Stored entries
──────────
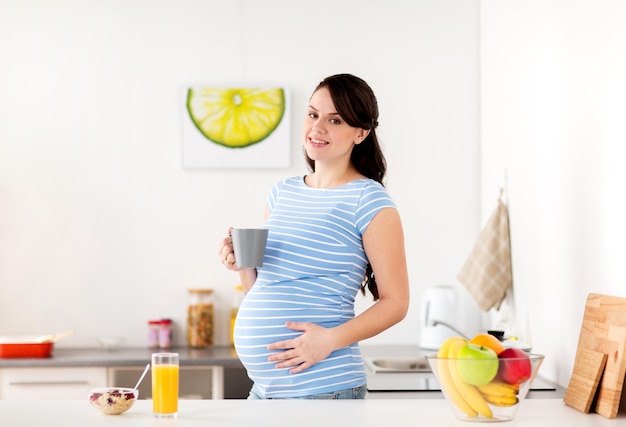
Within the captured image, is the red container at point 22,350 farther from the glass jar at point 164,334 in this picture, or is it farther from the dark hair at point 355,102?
the dark hair at point 355,102

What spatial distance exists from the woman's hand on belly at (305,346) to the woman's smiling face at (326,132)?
37 cm

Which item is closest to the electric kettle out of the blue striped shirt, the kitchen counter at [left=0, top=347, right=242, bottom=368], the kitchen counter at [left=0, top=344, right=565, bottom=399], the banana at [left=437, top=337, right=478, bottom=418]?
the kitchen counter at [left=0, top=344, right=565, bottom=399]

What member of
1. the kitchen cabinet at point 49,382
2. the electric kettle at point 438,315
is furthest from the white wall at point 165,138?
the kitchen cabinet at point 49,382

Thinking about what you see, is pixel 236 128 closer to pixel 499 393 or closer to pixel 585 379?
pixel 585 379

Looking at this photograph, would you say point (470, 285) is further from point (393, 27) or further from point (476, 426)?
point (476, 426)

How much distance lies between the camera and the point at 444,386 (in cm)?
153

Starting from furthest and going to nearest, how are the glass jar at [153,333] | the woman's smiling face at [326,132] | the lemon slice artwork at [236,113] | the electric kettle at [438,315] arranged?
1. the lemon slice artwork at [236,113]
2. the glass jar at [153,333]
3. the electric kettle at [438,315]
4. the woman's smiling face at [326,132]

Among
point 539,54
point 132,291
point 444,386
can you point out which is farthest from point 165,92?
point 444,386

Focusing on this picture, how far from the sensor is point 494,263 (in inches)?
117

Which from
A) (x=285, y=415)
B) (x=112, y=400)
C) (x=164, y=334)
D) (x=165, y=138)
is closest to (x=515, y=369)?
(x=285, y=415)

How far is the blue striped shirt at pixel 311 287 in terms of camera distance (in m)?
1.74

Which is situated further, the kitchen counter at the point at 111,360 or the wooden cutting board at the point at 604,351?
the kitchen counter at the point at 111,360

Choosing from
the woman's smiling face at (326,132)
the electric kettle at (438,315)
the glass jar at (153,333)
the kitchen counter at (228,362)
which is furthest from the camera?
the glass jar at (153,333)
──────────
» Directive
Output every line of the stored entries above as a JSON list of strings, one string per line, skipping blank lines and leaving out the pictures.

» Written answer
[
  "Within the captured image, is the red container at point 22,350 farther from the glass jar at point 164,334 in this picture, or is it farther from the dark hair at point 355,102?",
  "the dark hair at point 355,102",
  "What spatial distance exists from the woman's hand on belly at (305,346) to the woman's smiling face at (326,132)?",
  "37 cm",
  "Which item is closest to the electric kettle out of the blue striped shirt, the kitchen counter at [left=0, top=347, right=242, bottom=368], the kitchen counter at [left=0, top=344, right=565, bottom=399], the banana at [left=437, top=337, right=478, bottom=418]?",
  "the kitchen counter at [left=0, top=344, right=565, bottom=399]",
  "What member of",
  "1. the kitchen cabinet at point 49,382",
  "2. the electric kettle at point 438,315",
  "is furthest from the white wall at point 165,138?",
  "the kitchen cabinet at point 49,382",
  "Thinking about what you see, is pixel 236 128 closer to pixel 499 393 or closer to pixel 585 379?",
  "pixel 585 379",
  "Looking at this photograph, would you say point (470, 285) is further from point (393, 27) or further from point (476, 426)?",
  "point (476, 426)",
  "How much distance lies between the camera and the point at 444,386 (in cm)?",
  "153",
  "Starting from furthest and going to nearest, how are the glass jar at [153,333] | the woman's smiling face at [326,132] | the lemon slice artwork at [236,113] | the electric kettle at [438,315] arranged?",
  "1. the lemon slice artwork at [236,113]",
  "2. the glass jar at [153,333]",
  "3. the electric kettle at [438,315]",
  "4. the woman's smiling face at [326,132]",
  "Among",
  "point 539,54",
  "point 132,291",
  "point 444,386",
  "can you point out which is farthest from point 165,92?",
  "point 444,386",
  "Focusing on this picture, how far from the sensor is point 494,263 (in inches)?",
  "117",
  "Which from",
  "A) (x=285, y=415)",
  "B) (x=112, y=400)",
  "C) (x=164, y=334)",
  "D) (x=165, y=138)",
  "is closest to (x=515, y=369)?",
  "(x=285, y=415)",
  "How far is the blue striped shirt at pixel 311 287 in terms of camera distance (in m)?",
  "1.74",
  "Which is situated further, the kitchen counter at the point at 111,360 or the wooden cutting board at the point at 604,351?",
  "the kitchen counter at the point at 111,360",
  "Choosing from",
  "the woman's smiling face at (326,132)",
  "the electric kettle at (438,315)",
  "the glass jar at (153,333)",
  "the kitchen counter at (228,362)",
  "which is furthest from the camera?",
  "the glass jar at (153,333)"
]